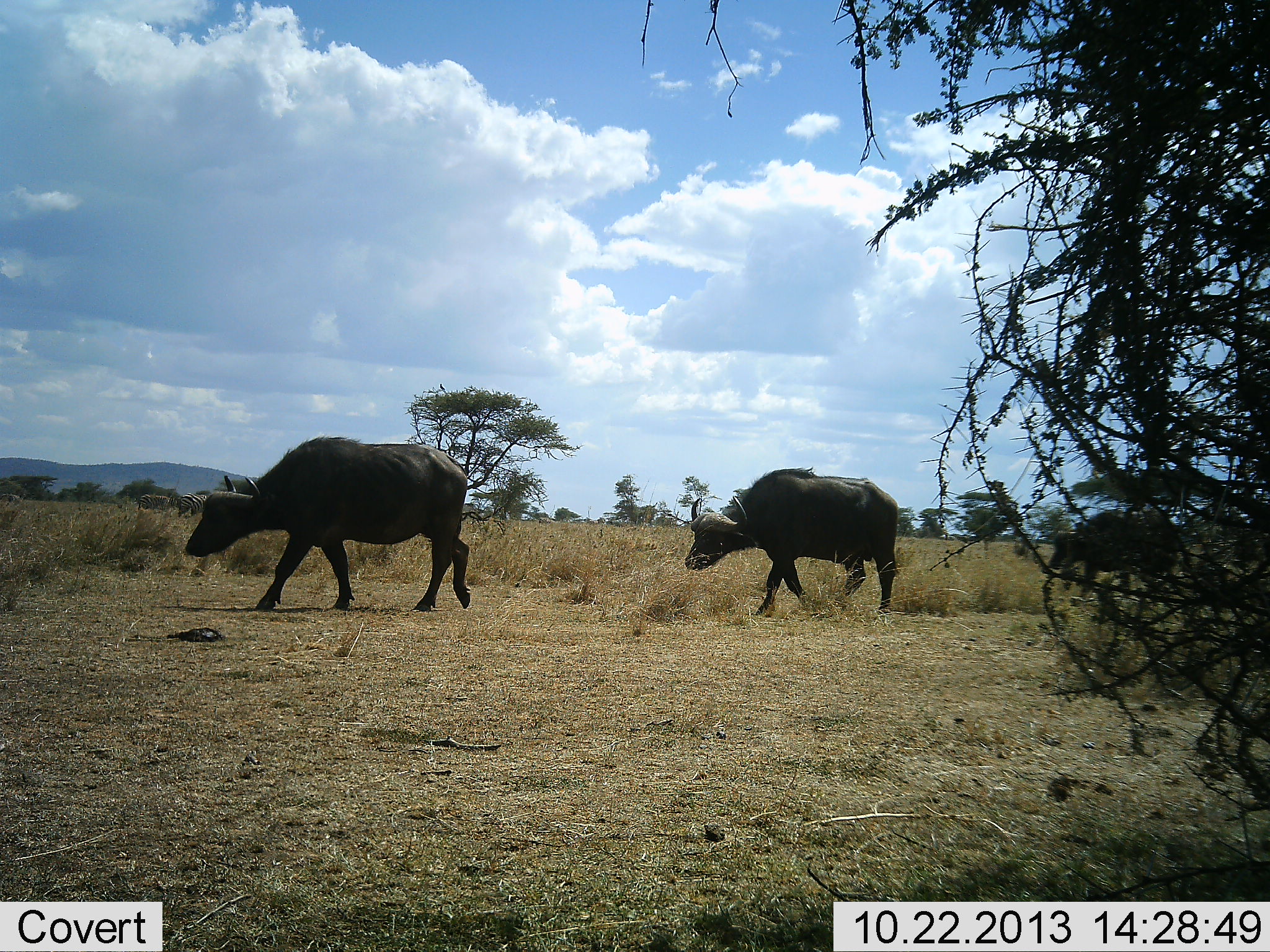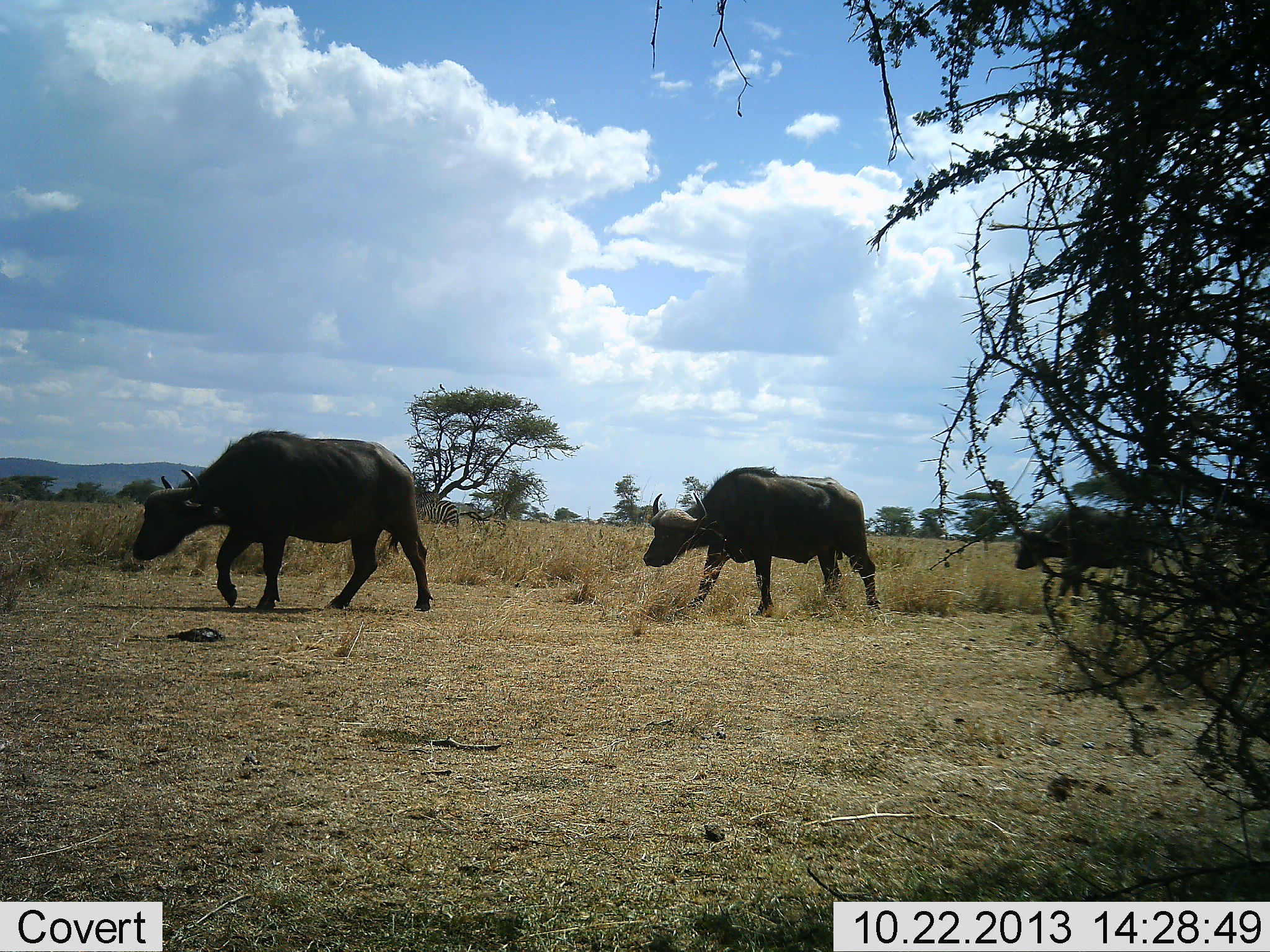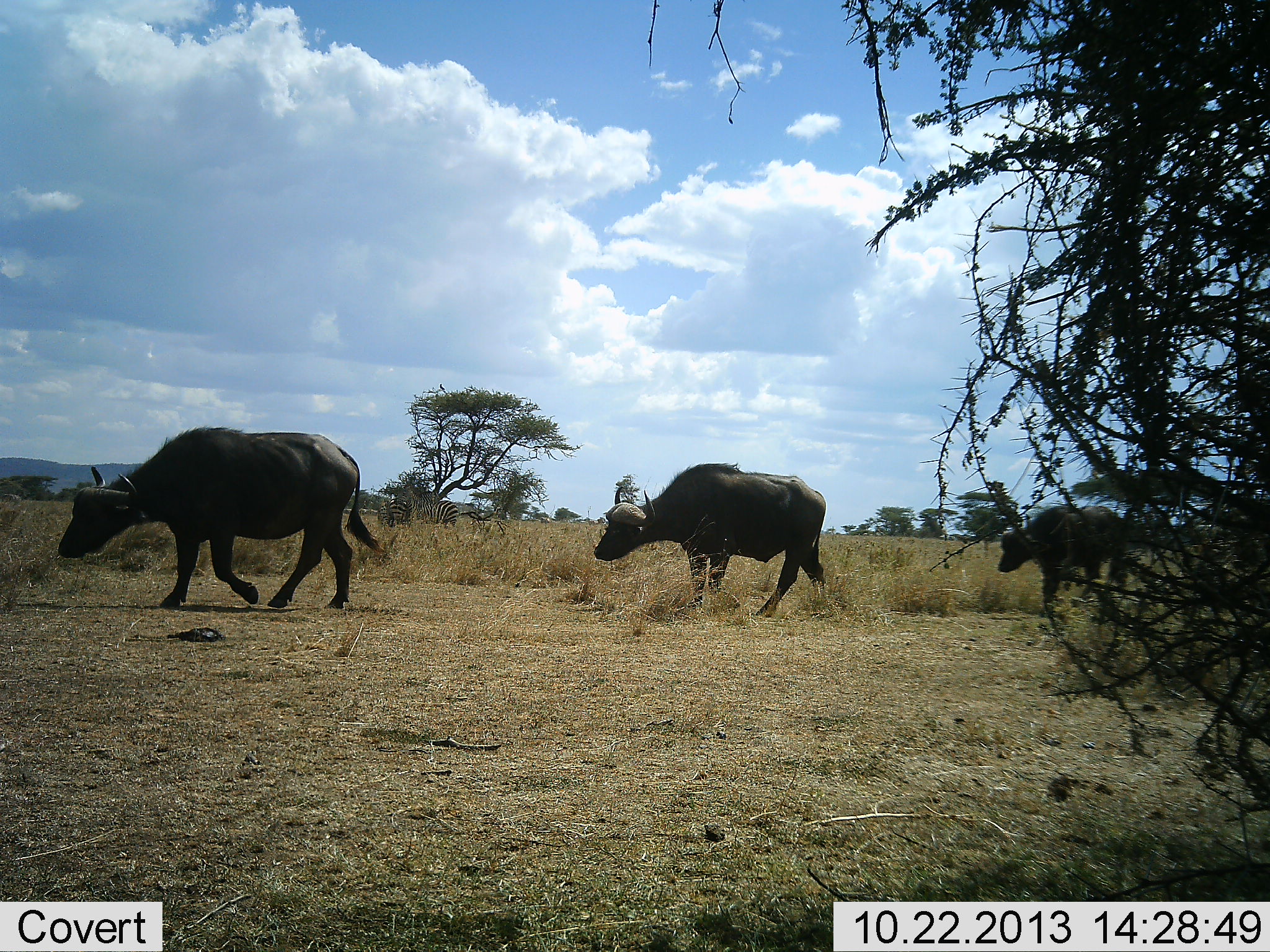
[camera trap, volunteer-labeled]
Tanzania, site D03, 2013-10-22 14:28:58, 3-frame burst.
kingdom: Animalia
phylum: Chordata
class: Mammalia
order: Artiodactyla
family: Bovidae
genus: Syncerus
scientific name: Syncerus caffer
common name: cape buffalo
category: buffalo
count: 3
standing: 10%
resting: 0%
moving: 100%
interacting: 0%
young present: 10%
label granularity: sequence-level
=-=-=-=-=
Task statement> Above are the records; copy every one of them exactly and omit the images.

Result of this task>
[camera trap, volunteer-labeled]
Tanzania, site D03, 2013-10-22 14:28:58, 3-frame burst.
kingdom: Animalia
phylum: Chordata
class: Mammalia
order: Artiodactyla
family: Bovidae
genus: Syncerus
scientific name: Syncerus caffer
common name: cape buffalo
category: buffalo
count: 3
standing: 10%
resting: 0%
moving: 100%
interacting: 0%
young present: 10%
label granularity: sequence-level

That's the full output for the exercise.